Dumps/SQL-XML Dumps/Swapping NFS servers

From Wikitech

Sometimes you may want to swap the primary and fallback NFS servers for the XML/SQL dumps. If they are both operational, here is the procedure used to do it.

  • Make sure dumps are idle and that all data from /data/xmldatadumps/public is current on the fallback server
  • Stop puppet on both hosts
  • Stop the dumps-rsyncer service on the primary host (systemctl stop dumps-rsyncer.service)
  • Check for any /usr/local/bin/rsync..*sh process on the primary and shoot it if there is one.

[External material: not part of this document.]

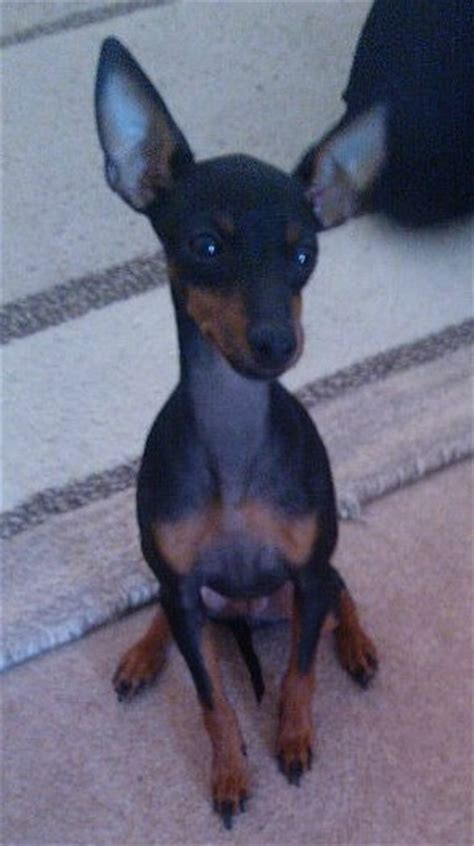 english toy terrier      find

  • Remove the unit file for the rsyncer service outright: it's likely in /usr/lib/systemd rather than in /etc/systemd, a find will turn it up
  • Rsync the /data/xmldatadumps/private directory from the primary to the fallback host
    You might do a dry run first, doing something like rsync -av --dry-run --itemize-changes /data/xmldatadumps/private/ dumpsdata1001.eqiad.wmnet::data/xmldatadumps/private/ (adjust for hostnames, check that the path is still right, etc)
  • Rsync the /data/temp directory (used for testing) to the fallback host; you will need to edit /etc/rsyncd.conf on the fallback host to not exclude **temp
    As with the private directory, you may want to do a dry run first to make sure your paths are right.

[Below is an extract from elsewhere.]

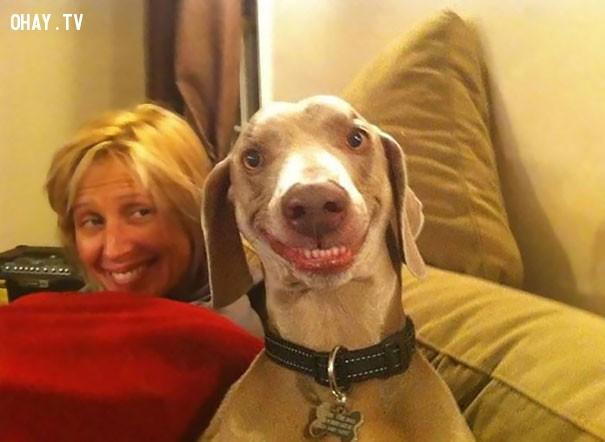 ,động vật,niềm vui,mỉm cười,dễ thương,nụ cười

  • Disable puppet on the xml/sql snapshot hosts (NOT the one running misc dumps)
  • Stop the dumps-monitor service on the snapshot running it (systemctl stop dumps-monitor.service)
  • Swap the role of the primary and secondary in puppet:
    • Swap the hiera/host yaml files
    • Swap the settings for the two hosts in hieradata/common.yaml and profile/dumps.yaml making one the nfs server and one an internal server to get copies
    • Do a grep to make sure there's nothing else naming the two servers in the puppet repo that you might need to swap around
    • Comment out the cron jobs for root and the dumpsgen users on the two hosts (puppet will put them back correctly), OTHERWISE YOU MAY HAVE DUPS, VERY BAD
    • Remove /data/xmldatdumps/public/dumpstatusfiles.tar.gz on both dumpsdata hosts.

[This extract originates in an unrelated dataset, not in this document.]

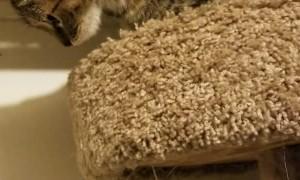 Scaredy Cat Has Sensitive Paws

    • Do a permissions change on the new primary, just in case an unnoticed interrupted rsync left things in a weird state:
      from /data/xmldatadumps/public dir, chown -R dumpsgen:dumpsgen *wik*
      from the same dir, chmod a+r .
  • Enable puppet on the old primary, run it, make sure it does not start up the rsyncer shell script and that the cron jobs look right (compare to the ones you commented out on the fallback)
  • Enable puppet on the old fallback, run it, make sure the rsyncer shell script is started and that the cron jobs look right (compare to the ones you commented out on the old primary)
  • Fix up the snapshot hosts:
    • Make sure no job of the dumpsgen user is running on the snapshot
    • Umount the /mnt/dumpsdata nfs share
    • Enable and run puppet
    • Make sure that /mnt/dumpsdata now comes from the new primary host
    • On the snapshot with the monitor, make sure the monitor has started up
  • Finally: on the snapshot testbed, try a test run of a small wiki, for example (as the dumpsgen user, make sure you use the TESTS configfile):
    • python3 ./worker.py --configfile /etc/dumps/confs/wikidump.conf.tests --exclusive --log dewikiversity
  • Update Dumps/Dumpsdata hosts with the new server info